A gota de água foi quando chumbei a uma cadeira importante no segundo semestre. O meu pai ficou furioso.
— És uma vergonha! Depois de tudo o que fiz por ti! — gritou ele, atirando um copo contra a parede da cozinha.
Nesse momento percebi que não podia continuar assim. Arrumei algumas roupas numa mochila e fui dormir para casa do meu amigo Rui durante uns dias. Liguei à minha mãe e contei-lhe tudo pela primeira vez.
Ela veio buscar-me no dia seguinte e levei comigo apenas os meus cadernos de desenhos e um par de sapatos velhos.
Os meses seguintes foram difíceis. A minha mãe tentou ajudar-me a recomeçar em Setúbal, mas eu sentia-me perdido. Comecei a trabalhar num café para pagar as despesas e inscrevi-me num curso noturno de Desenho na escola secundária local.
O meu pai deixou de falar comigo durante quase dois anos. Recebia apenas mensagens secas no Natal ou nos meus aniversários: “Espero que estejas bem” ou “Parabéns” — nada mais.

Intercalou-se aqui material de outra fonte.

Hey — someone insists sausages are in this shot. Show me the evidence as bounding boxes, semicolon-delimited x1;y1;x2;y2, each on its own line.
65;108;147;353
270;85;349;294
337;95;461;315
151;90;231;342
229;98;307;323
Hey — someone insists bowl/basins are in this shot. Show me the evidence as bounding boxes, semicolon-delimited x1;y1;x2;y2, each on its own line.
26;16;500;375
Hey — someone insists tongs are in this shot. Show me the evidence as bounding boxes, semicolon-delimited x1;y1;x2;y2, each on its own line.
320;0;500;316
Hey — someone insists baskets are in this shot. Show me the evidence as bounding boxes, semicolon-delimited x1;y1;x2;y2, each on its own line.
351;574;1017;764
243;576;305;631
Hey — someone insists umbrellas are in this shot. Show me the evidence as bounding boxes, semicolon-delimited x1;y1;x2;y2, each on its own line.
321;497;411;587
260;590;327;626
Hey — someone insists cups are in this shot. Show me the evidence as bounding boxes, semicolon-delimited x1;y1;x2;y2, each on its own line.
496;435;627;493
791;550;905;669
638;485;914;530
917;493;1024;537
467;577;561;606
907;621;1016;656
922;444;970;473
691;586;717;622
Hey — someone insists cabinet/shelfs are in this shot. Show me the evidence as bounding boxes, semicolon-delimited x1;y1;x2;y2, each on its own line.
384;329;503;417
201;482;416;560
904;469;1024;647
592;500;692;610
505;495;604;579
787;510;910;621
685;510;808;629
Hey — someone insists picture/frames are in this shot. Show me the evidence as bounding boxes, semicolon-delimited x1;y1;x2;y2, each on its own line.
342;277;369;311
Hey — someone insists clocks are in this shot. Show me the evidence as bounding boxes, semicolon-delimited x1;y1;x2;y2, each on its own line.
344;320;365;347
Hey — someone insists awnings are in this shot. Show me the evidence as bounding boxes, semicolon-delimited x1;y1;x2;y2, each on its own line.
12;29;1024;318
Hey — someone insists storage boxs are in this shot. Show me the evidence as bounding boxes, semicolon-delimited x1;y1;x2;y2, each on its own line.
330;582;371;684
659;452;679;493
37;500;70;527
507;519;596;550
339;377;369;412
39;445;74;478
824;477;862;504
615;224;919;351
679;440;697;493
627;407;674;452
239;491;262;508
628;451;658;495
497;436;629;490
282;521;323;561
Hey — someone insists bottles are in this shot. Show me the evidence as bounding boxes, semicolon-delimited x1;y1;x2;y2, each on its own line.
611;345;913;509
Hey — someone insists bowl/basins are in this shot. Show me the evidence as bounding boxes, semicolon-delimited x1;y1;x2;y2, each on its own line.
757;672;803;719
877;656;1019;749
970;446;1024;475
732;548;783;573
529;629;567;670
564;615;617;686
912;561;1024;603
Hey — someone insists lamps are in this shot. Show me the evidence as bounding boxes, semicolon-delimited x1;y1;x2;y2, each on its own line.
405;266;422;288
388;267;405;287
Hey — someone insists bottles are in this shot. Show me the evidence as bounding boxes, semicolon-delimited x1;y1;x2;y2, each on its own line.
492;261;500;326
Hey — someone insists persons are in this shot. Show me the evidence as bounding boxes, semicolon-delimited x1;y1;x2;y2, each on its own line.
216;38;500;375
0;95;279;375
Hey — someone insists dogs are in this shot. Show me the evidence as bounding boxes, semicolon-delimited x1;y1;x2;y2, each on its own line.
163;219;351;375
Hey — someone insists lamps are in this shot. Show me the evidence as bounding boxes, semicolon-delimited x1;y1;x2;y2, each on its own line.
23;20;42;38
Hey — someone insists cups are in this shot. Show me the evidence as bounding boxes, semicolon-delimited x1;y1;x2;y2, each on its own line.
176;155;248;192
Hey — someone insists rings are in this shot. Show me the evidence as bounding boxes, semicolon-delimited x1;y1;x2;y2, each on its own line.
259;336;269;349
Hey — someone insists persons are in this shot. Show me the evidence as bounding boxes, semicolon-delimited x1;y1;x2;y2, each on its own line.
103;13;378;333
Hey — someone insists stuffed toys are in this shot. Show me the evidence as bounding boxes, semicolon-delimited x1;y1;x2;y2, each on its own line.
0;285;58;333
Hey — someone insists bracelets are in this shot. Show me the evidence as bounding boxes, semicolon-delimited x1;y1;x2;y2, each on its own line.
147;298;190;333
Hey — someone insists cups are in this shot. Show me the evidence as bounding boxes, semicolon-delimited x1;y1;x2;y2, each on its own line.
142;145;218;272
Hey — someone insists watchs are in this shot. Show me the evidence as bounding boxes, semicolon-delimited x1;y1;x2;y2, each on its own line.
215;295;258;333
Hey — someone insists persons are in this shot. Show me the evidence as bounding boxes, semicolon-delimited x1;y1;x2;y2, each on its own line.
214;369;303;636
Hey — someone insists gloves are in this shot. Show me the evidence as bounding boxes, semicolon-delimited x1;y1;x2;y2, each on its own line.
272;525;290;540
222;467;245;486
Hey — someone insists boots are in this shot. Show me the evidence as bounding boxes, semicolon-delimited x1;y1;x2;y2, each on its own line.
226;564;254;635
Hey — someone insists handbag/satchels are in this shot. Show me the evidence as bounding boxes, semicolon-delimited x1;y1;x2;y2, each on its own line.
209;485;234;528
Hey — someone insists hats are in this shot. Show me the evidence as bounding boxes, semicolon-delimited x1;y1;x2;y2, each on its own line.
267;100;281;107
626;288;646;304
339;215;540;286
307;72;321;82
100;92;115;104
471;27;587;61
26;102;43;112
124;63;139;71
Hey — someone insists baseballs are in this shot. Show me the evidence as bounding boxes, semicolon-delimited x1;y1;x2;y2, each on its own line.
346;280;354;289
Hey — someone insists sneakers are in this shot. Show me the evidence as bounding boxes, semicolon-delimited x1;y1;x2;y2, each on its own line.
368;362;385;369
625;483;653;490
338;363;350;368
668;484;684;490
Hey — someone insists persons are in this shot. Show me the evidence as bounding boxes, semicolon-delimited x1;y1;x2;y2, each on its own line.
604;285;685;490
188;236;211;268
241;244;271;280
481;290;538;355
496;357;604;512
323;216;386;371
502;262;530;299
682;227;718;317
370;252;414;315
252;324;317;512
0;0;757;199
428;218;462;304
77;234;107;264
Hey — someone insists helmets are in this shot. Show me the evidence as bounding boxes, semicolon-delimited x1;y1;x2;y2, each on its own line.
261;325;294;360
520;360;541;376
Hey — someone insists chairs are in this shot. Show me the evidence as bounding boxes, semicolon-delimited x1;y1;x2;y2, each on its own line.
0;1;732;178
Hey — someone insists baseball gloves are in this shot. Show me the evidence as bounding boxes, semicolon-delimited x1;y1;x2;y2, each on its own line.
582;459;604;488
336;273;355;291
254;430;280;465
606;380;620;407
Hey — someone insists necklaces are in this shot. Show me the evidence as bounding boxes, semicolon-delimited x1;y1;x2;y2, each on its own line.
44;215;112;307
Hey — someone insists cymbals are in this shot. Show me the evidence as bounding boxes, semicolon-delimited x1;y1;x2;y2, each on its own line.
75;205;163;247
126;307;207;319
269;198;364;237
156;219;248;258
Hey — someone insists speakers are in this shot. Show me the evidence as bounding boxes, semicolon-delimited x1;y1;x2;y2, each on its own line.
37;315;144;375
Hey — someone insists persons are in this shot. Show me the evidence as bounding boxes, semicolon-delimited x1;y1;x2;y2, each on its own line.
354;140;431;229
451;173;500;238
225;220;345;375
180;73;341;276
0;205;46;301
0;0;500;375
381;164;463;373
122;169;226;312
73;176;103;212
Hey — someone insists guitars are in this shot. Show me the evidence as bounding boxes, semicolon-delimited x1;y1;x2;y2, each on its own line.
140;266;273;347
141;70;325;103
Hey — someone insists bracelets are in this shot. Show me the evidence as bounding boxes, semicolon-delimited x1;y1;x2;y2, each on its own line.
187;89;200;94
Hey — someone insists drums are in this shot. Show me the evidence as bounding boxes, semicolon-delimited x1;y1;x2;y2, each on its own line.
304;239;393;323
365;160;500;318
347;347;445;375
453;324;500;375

Apesar disso, comecei finalmente a sentir-me livre para ser quem sou. Fiz novos amigos no curso de Desenho e até participei numa exposição coletiva na Casa da Cultura de Setúbal. Pela primeira vez na vida ouvi alguém dizer:
— Tens muito talento, Miguel! Devias continuar!
Essas palavras foram como bálsamo para as feridas antigas deixadas pelo meu pai.
Com o tempo fui reconstruindo a relação com ele aos poucos. Um dia apareceu na exposição sem avisar. Ficou parado à porta durante uns minutos antes de se aproximar dos meus quadros.
— Não sabia que eras capaz disto… — disse ele baixinho, quase envergonhado.
Olhei para ele sem saber o que responder. Pela primeira vez vi fragilidade nos seus olhos.
Hoje tenho 28 anos e vivo sozinho num pequeno apartamento em Lisboa. Trabalho como ilustrador freelancer e dou aulas de desenho a crianças num centro cultural do bairro da Graça. Ainda falo com o meu pai de vez em quando; nunca fomos próximos como eu sonhei, mas aprendi a aceitar as nossas diferenças.
Às vezes pergunto-me: quantos filhos vivem presos às expectativas dos pais sem nunca terem coragem de ser quem realmente são? E quantos pais percebem tarde demais o quanto isso pode magoar? Talvez nunca haja respostas certas… Mas será que vale mesmo a pena sacrificar os nossos sonhos só para agradar aos outros?